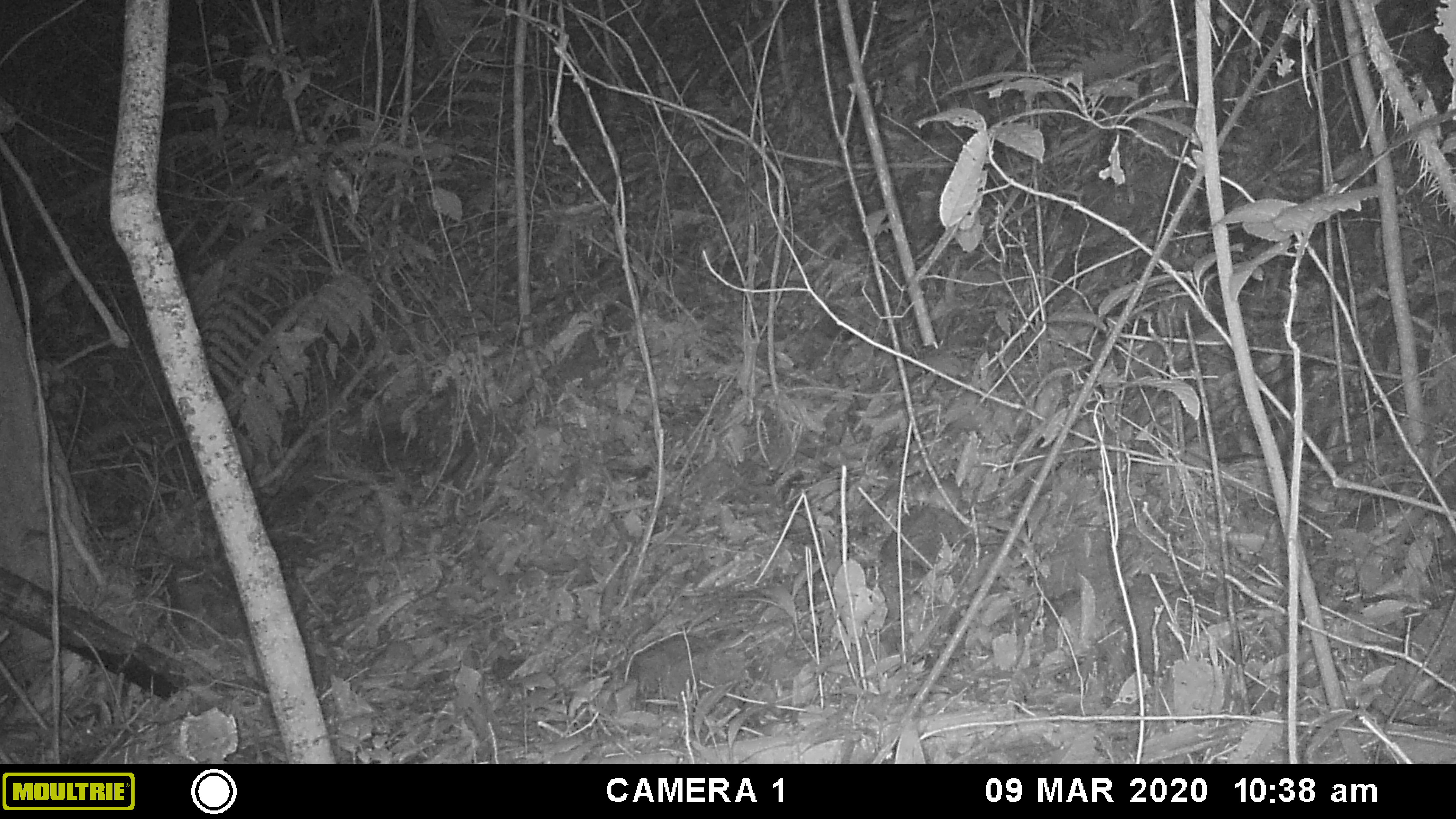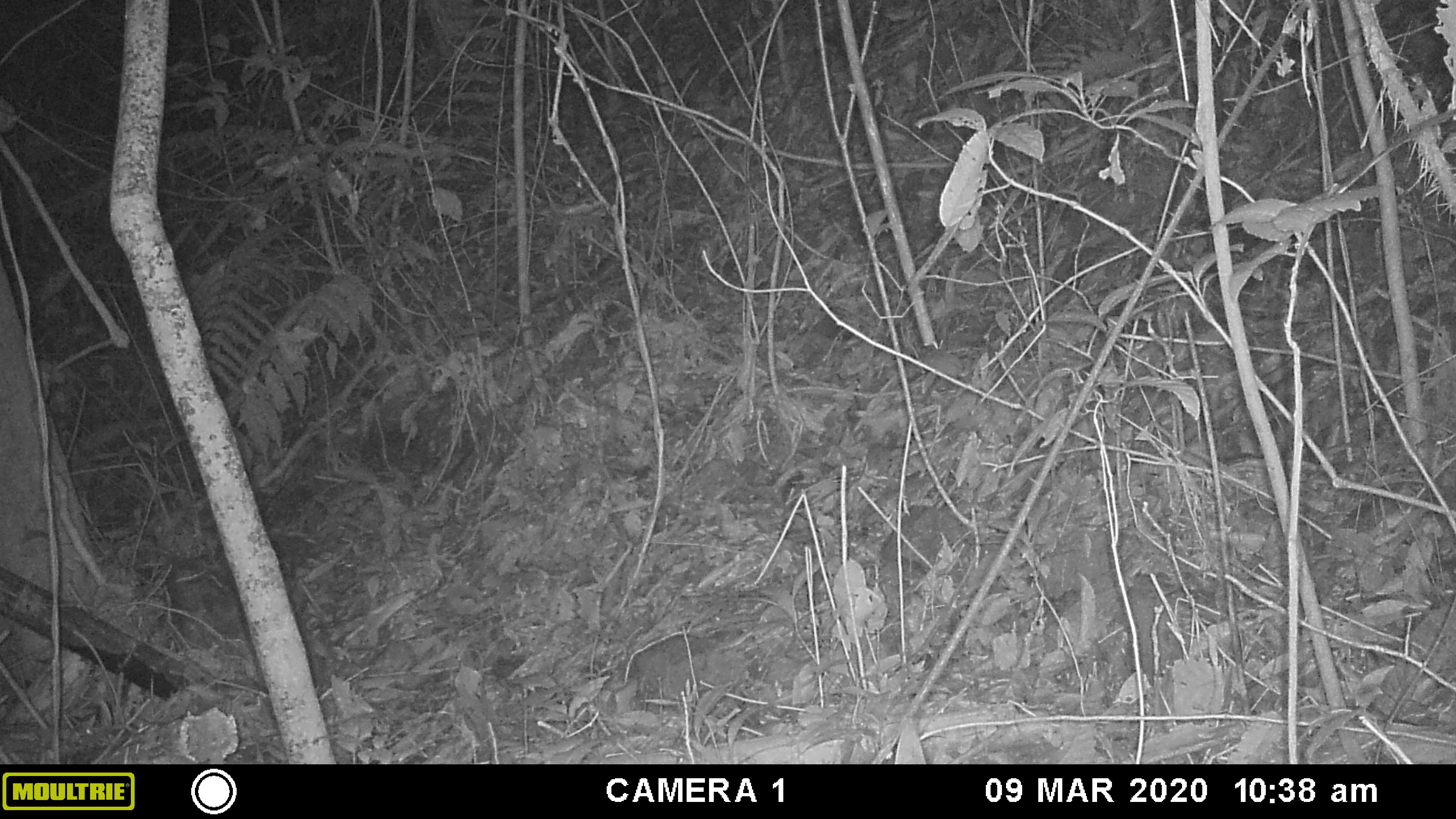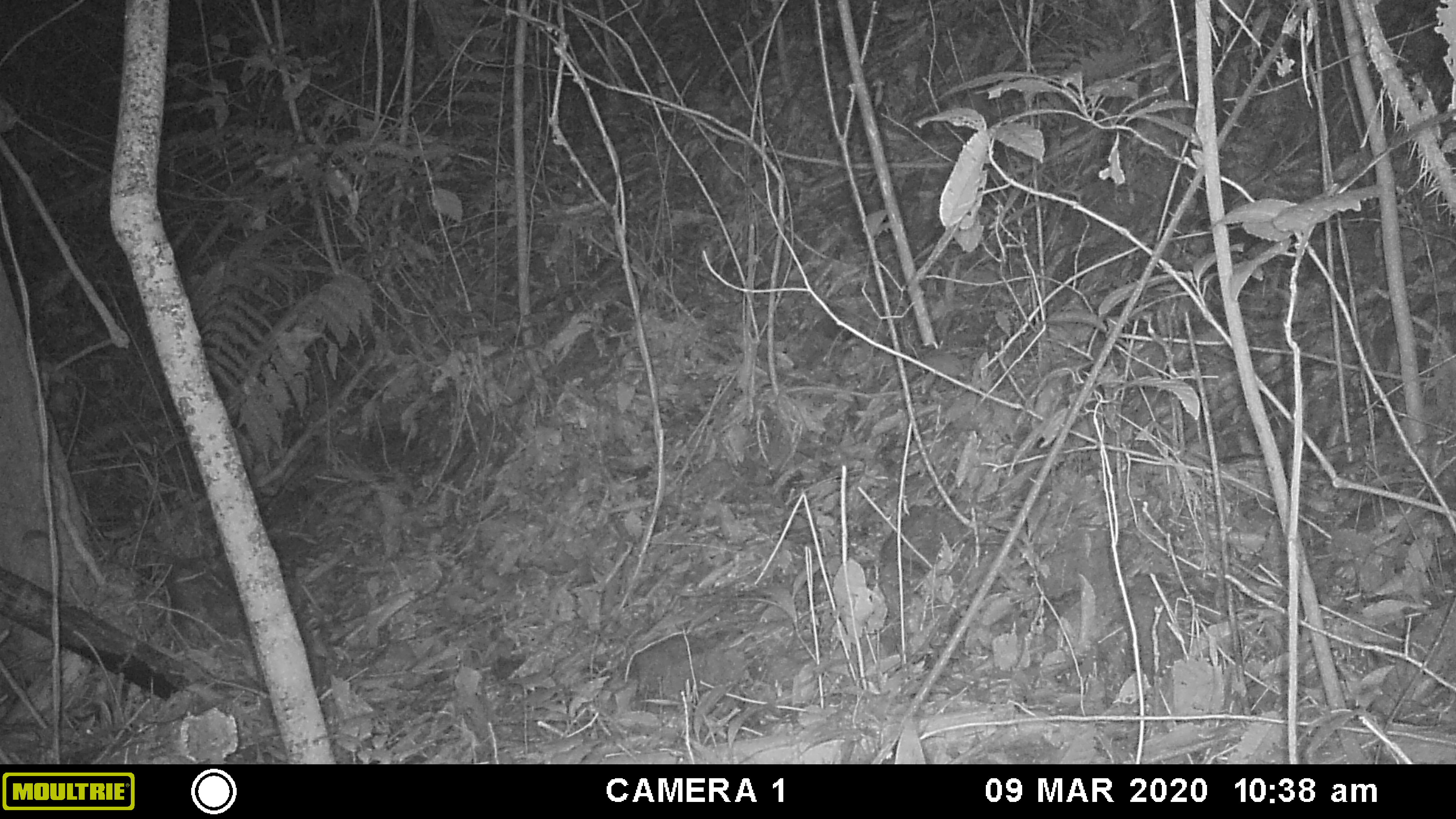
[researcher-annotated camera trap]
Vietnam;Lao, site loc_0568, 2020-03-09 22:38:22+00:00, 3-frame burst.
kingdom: Animalia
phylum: Chordata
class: Mammalia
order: Rodentia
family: Muridae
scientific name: Muridae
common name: old-world mice and rats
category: unidentified murid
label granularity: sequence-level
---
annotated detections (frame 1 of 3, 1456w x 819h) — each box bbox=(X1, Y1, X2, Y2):
unidentified murid: bbox=(904, 469, 971, 516)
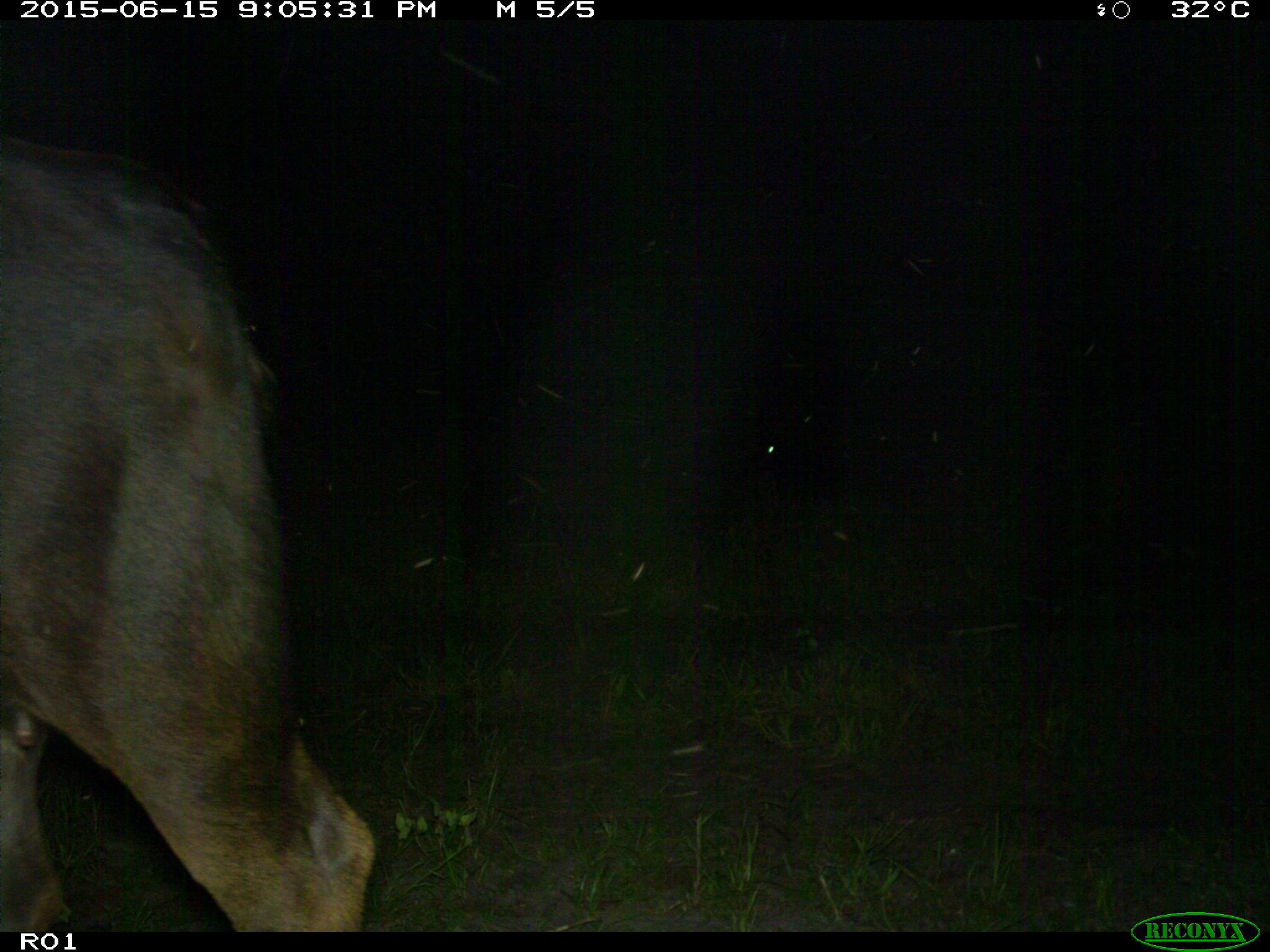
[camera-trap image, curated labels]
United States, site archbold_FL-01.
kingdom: Animalia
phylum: Chordata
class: Mammalia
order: Artiodactyla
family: Bovidae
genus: Bos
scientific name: Bos taurus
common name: domestic cow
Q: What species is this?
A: Bos taurus (domestic cow).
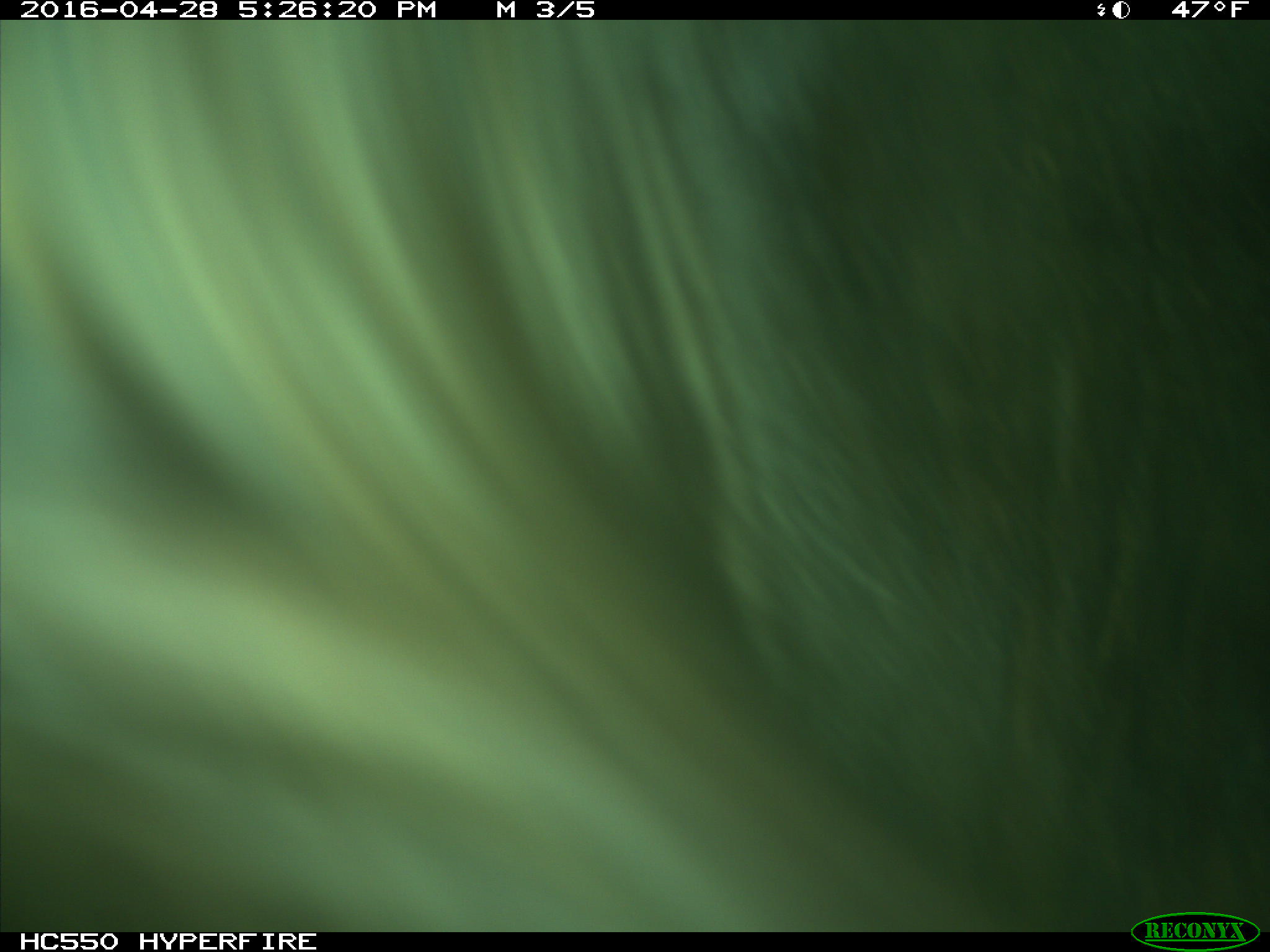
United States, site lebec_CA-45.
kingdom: Animalia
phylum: Chordata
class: Mammalia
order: Artiodactyla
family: Bovidae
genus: Bos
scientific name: Bos taurus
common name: domestic cow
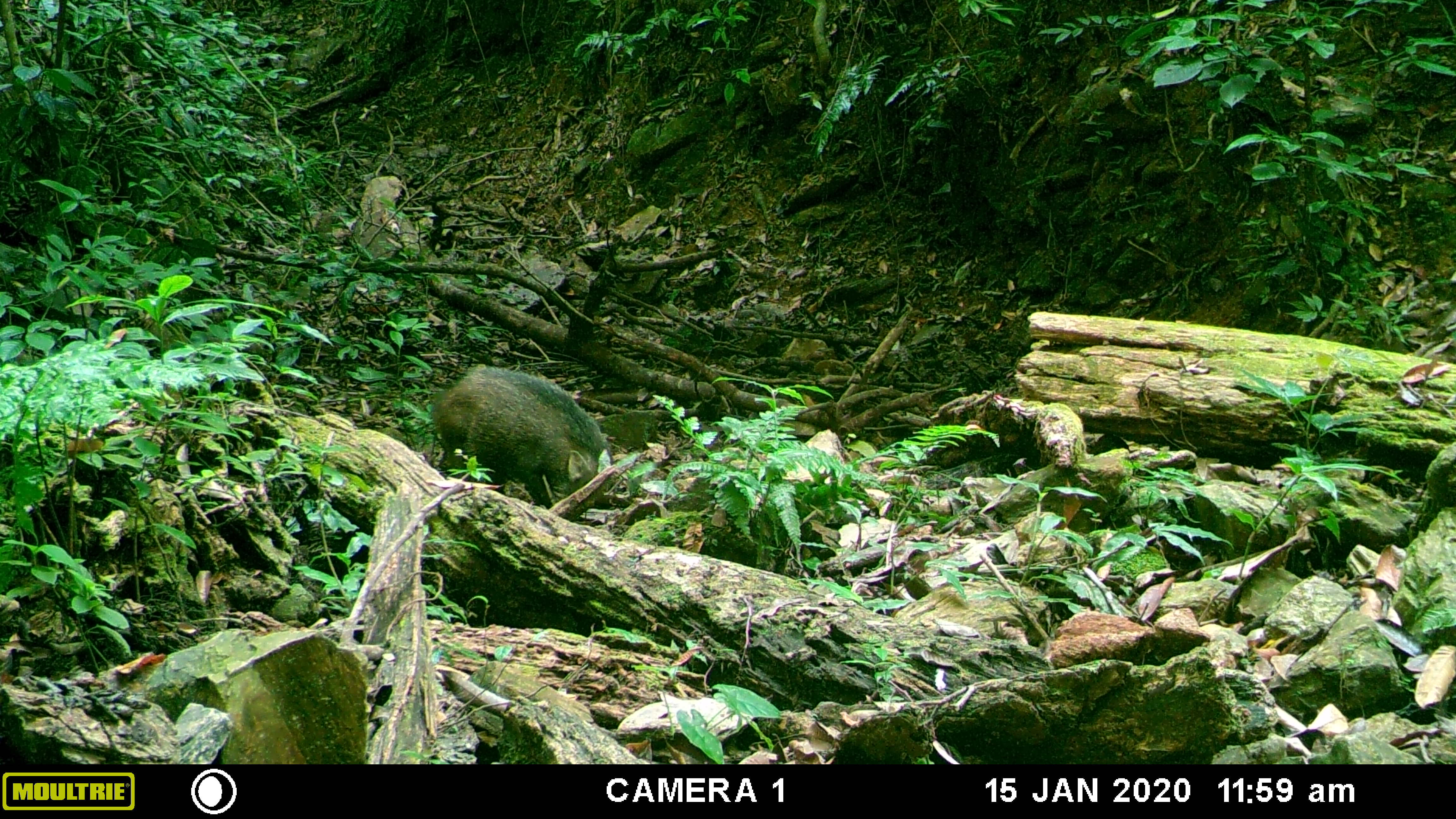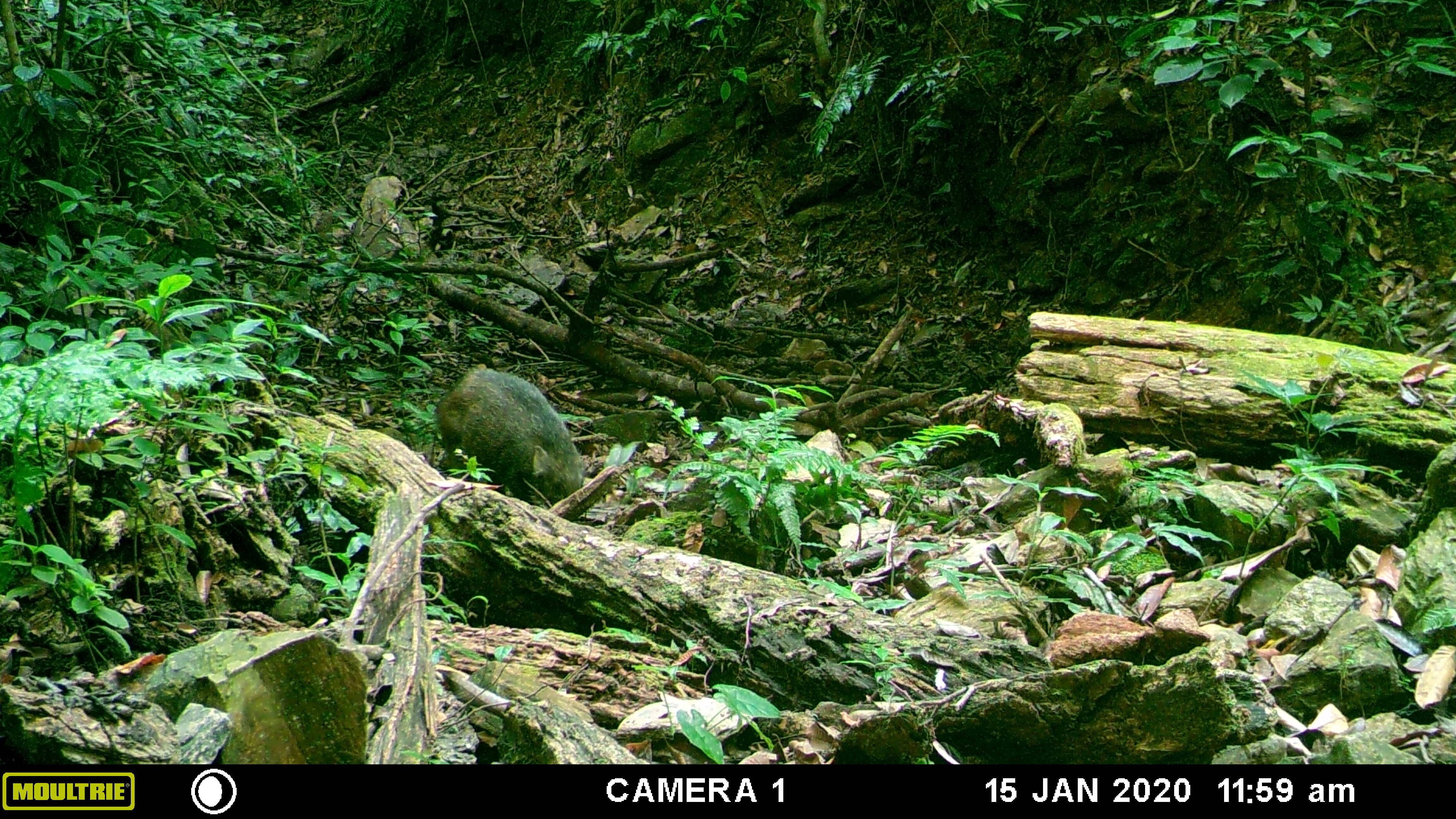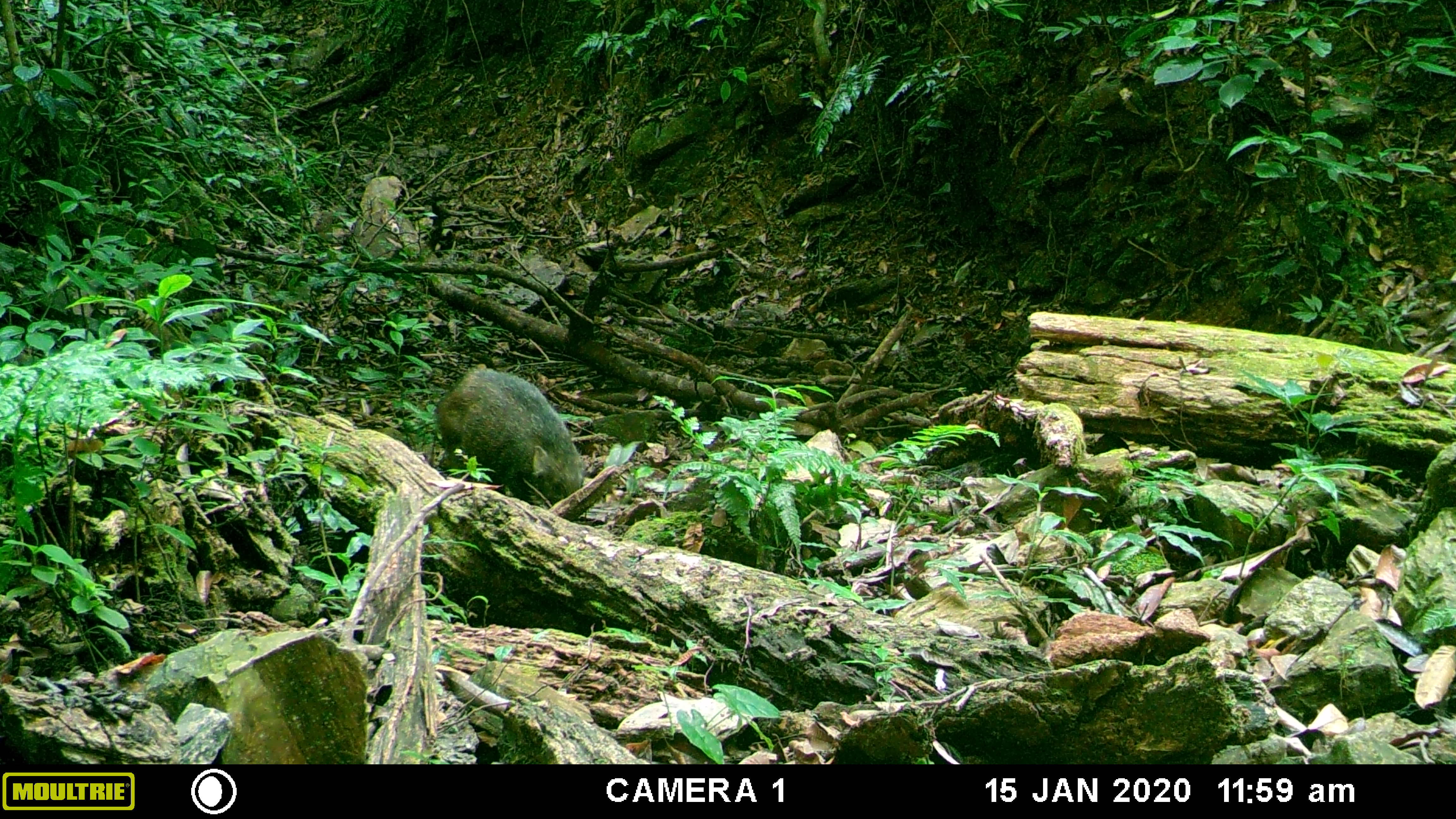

◆ ASSIGNMENT ◆
Reproduce the whole listing above word for word, dropping each image.

◆ SOLUTION BELOW ◆
[researcher-annotated camera trap]
Vietnam;Lao, site loc_0568, 2020-03-09 22:38:22+00:00, 3-frame burst.
kingdom: Animalia
phylum: Chordata
class: Mammalia
order: Rodentia
family: Muridae
scientific name: Muridae
common name: old-world mice and rats
category: unidentified murid
label granularity: sequence-level
---
annotated detections (frame 1 of 3, 1456w x 819h) — each box bbox=(X1, Y1, X2, Y2):
unidentified murid: bbox=(904, 469, 971, 516)
[camera-trap image, curated labels]
United States, site archbold_FL-01.
kingdom: Animalia
phylum: Chordata
class: Mammalia
order: Artiodactyla
family: Bovidae
genus: Bos
scientific name: Bos taurus
common name: domestic cow
Q: What species is this?
A: Bos taurus (domestic cow).
United States, site lebec_CA-45.
kingdom: Animalia
phylum: Chordata
class: Mammalia
order: Artiodactyla
family: Bovidae
genus: Bos
scientific name: Bos taurus
common name: domestic cow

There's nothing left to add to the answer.